Allowing public-read and bucket-owner-full-control in S3

4
votes

I'm trying to make a bucket of images public read even when uploaded from another AWS account. I have the current bucket policy in place:

{
    "Version": "2012-10-17",
    "Statement": [
        {
            "Sid": "AddPerm",
            "Effect": "Allow",
            "Principal": "*",
            "Action": "s3:GetObject",
            "Resource": "arn:aws:s3:::mybucketname/*"
        }
    ]
}

This works great when I upload using credentials from the primary account, but when I upload from the other account added by ACL it doesn't apply. As I read I found that you can add bucket-owner-full-control or public-read but not both. My end goal is to allow the object to be fully accesses by both AWS accounts AND have public read access on upload. Is this possible (ideally without two requests)?

2
node.jsamazon-web-servicesamazon-s3

2 Answers

2
votes

The above accepted answer is incorrect as S3 bucket policies are ignored on objects published from another account.

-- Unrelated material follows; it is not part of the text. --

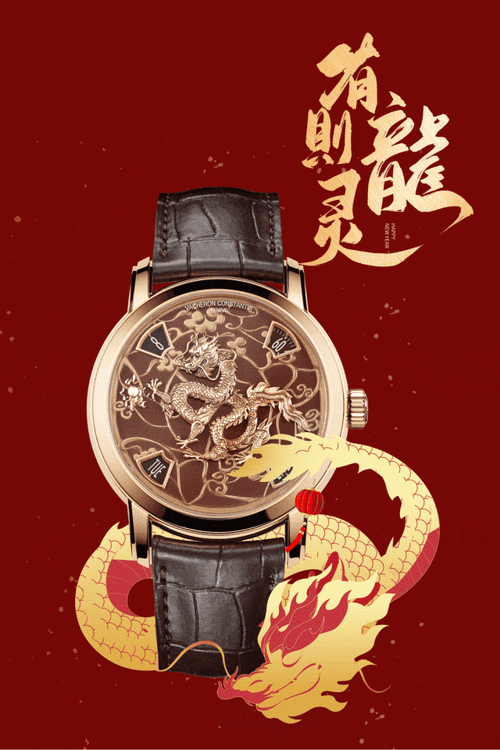 有沒有動態高清招財金龍壁紙 有沒有動態高清招財金龍壁紙 龍魚百科 第1張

The correct way to apply multiple ACLs on a cross account publish is like follows:

aws s3 cp --recursive blahdir s3://bucketname/blahdir/ --cache-control public,max-age=31536000 --grants read=uri=http://acs.amazonaws.com/groups/global/AllUsers full=id=S3_ACCOUNT_CANONICAL_ID
0
votes

No, it seems you can only specify one ACL when creating an object in Amazon S3.

For details of what each Canned ACL means, see: Canned ACL

For details of how ownership works, see: Amazon S3 Bucket and Object Ownership

Personally, I would not recommend using ACLs to control access. They are a hold-over from the early days of Amazon S3. These days, I would recommend using a Bucket Policy if you wish to make a large number of objects public, especially if they are in the same bucket/path.

Thus, an object can be uploaded with bucket-owner-full-control and the Bucket Policy can make them publicly accessible.